Exercise requirements — Line by line, repeat the material below exactly and leave the images out.
##### Given data
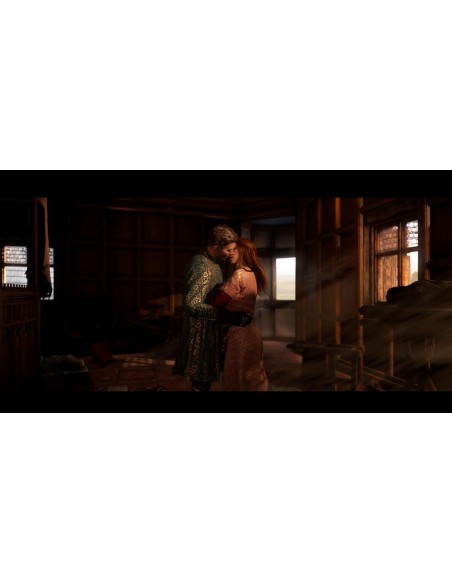 Juego Kingdom Come Deliverance 2 para Playstation 5 | PS5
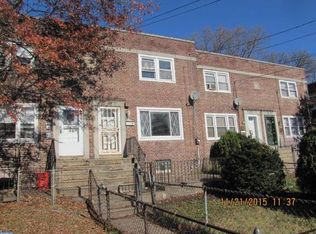 2909 Clinton St, Camden, NJ 08105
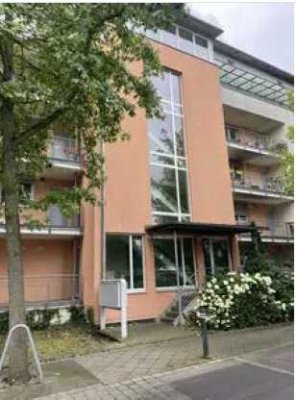 2-Zimmer-Wohnung mit Balkon in Bietigheim / Kreuzäcker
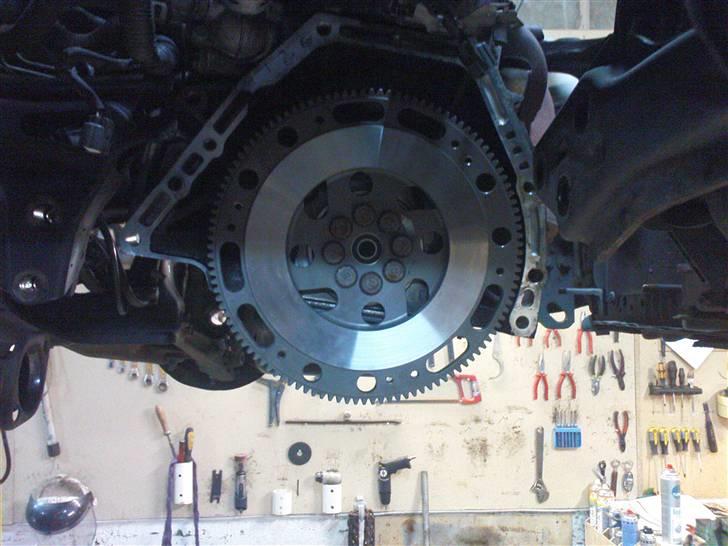 Honda del sol  [PROJEKT ||] billede 4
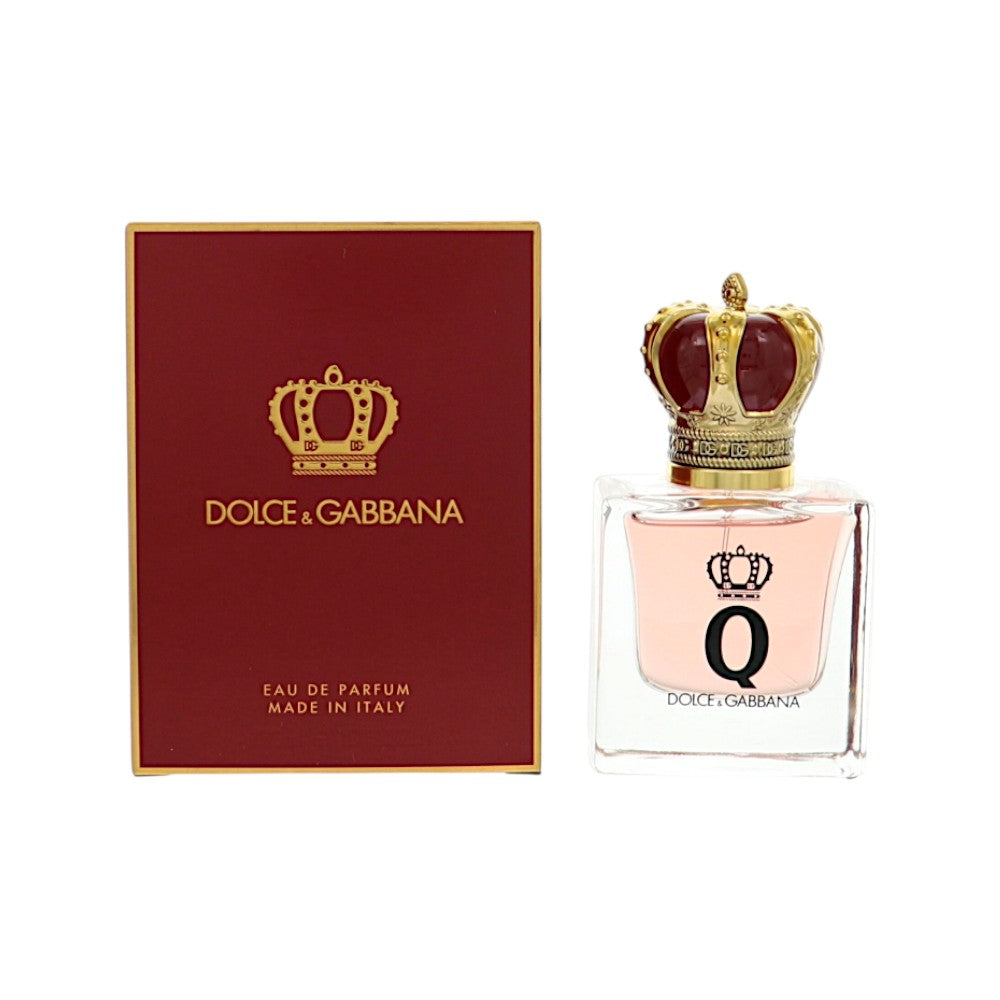 D & G Q By Dolce & Gabbana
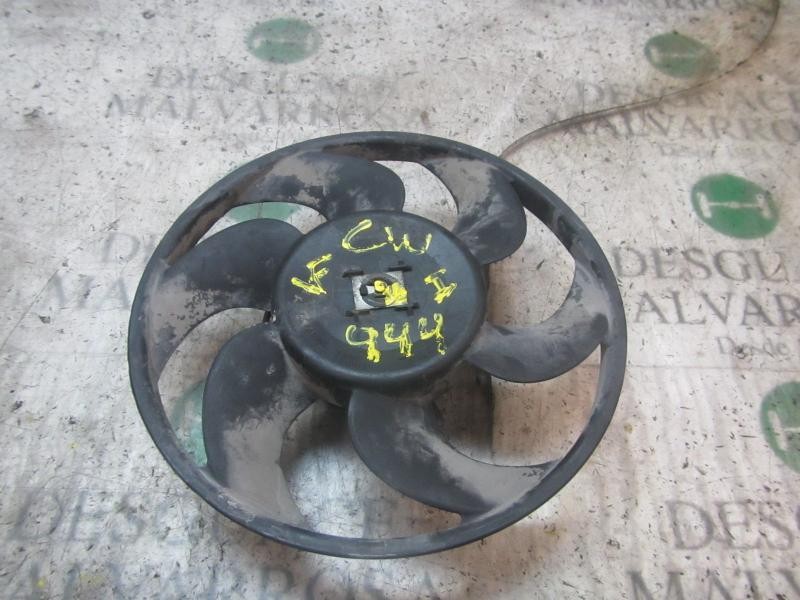 Recambio de electroventilador para ford mondeo berlina (gd) ambiente referencia OEM IAM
##########
Solved exercise —
 Juego Kingdom Come Deliverance 2 para Playstation 5 | PS5
 2909 Clinton St, Camden, NJ 08105
 2-Zimmer-Wohnung mit Balkon in Bietigheim / Kreuzäcker
 Honda del sol  [PROJEKT ||] billede 4
 D & G Q By Dolce & Gabbana
 Recambio de electroventilador para ford mondeo berlina (gd) ambiente referencia OEM IAM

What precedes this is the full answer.